Credit crisis intensified, as people in the eyes of the Harbor hedge - gold should have an opportunity to use this big step on the red. However, It is surprising that gold has failed to "shine golden light" and a few days in a row at 850 U.S. dollars / ounce under linger. In my view, the dollar rebounded against the current gold price inflation slowed down the formation of bad, but in the future if the financial crisis intensified, with the function of hedge gold prices will continue to rise.
http://blog.360.yahoo.com/blog-EsNniM88aKdfK_Qr05Lm8w--?cq=1&p=17
Dollar up, gold bad inflation
In general, the weak U.S. economy, prospects, the dollar will remain weak, but the dollar falling in the 6-year bear market after the financial crisis, but into a "currency hedge." The reason is that in a financial crisis, countries in the world to hold high the banner of interest rate cuts to ease the shortage of market liquidity and stimulate economic recovery. However, the Federal Reserve in the current interest rate level of 1.5 percent and under is not much room for interest rate cuts, while the European Central Bank, as well as other high interest currencies more room for interest rate cuts. Comparing the two, the dollar was well supported. Second, the credit crisis to the global proliferation, national economies have suffered a heavy blow in the stock market, and even money market funds and other traditional low-risk investment losses occur, investors prefer to hold cash. The U.S. downturn has made it more difficult to obtain or gold.

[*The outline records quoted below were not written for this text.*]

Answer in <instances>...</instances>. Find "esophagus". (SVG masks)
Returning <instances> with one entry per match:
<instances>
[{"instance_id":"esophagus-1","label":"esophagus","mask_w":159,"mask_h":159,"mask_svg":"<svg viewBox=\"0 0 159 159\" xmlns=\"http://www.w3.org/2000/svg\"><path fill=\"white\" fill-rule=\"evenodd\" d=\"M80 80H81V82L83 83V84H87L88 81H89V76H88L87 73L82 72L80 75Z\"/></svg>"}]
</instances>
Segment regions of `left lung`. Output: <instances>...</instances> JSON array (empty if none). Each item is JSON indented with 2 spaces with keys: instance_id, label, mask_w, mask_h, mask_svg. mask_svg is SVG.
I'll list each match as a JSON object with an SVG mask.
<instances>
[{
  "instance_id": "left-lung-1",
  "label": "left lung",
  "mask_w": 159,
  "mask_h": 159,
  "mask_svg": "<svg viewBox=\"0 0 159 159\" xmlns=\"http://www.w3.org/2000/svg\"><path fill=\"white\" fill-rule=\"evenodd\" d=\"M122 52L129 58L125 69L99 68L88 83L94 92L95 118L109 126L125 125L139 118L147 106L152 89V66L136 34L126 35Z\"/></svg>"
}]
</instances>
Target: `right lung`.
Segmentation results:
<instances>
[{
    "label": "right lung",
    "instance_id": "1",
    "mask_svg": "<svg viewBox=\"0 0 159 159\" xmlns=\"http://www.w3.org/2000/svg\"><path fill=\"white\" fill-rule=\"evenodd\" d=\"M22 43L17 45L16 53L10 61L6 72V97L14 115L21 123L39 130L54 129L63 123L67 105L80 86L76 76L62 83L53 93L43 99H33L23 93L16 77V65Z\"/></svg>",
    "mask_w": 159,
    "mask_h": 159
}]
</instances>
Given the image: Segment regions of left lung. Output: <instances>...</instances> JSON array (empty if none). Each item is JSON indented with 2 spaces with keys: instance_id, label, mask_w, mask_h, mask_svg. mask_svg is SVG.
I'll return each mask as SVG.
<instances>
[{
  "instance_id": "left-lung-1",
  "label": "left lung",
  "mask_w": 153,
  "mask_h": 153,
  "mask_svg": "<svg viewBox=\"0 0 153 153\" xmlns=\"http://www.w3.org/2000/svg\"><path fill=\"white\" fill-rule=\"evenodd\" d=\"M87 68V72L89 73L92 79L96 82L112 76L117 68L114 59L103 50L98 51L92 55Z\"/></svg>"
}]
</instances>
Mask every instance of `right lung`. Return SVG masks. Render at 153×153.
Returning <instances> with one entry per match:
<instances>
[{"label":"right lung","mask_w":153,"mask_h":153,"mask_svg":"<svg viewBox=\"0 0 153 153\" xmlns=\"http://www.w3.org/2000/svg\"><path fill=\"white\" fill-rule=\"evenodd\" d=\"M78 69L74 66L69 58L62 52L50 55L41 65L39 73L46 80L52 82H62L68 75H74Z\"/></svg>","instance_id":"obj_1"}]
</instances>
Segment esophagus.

http://blog.360.yahoo.com/msarycat
Under normal circumstances, the market will be gold in the battle against inflation as a "weapon" and the devaluation of the currency notes of "alternative currency", but the U.S. dollar gold has lost one of the main driving force. With the bulk commodity markets and the sharp fall in a row, gold is also another important feature of the pale. International commodity markets since early July to start back, as at present, crude oil has been close to 71 U.S. dollars / barrel, more than 50% of the callback. Industrial products, agricultural products, such as dim prospects for the world economy triggered by the expected decrease in demand, have come down substantially. Financial crisis caused by the lack of liquidity, energy and food prices, the credit crunch in the short term inflationary pressures significantly reduced.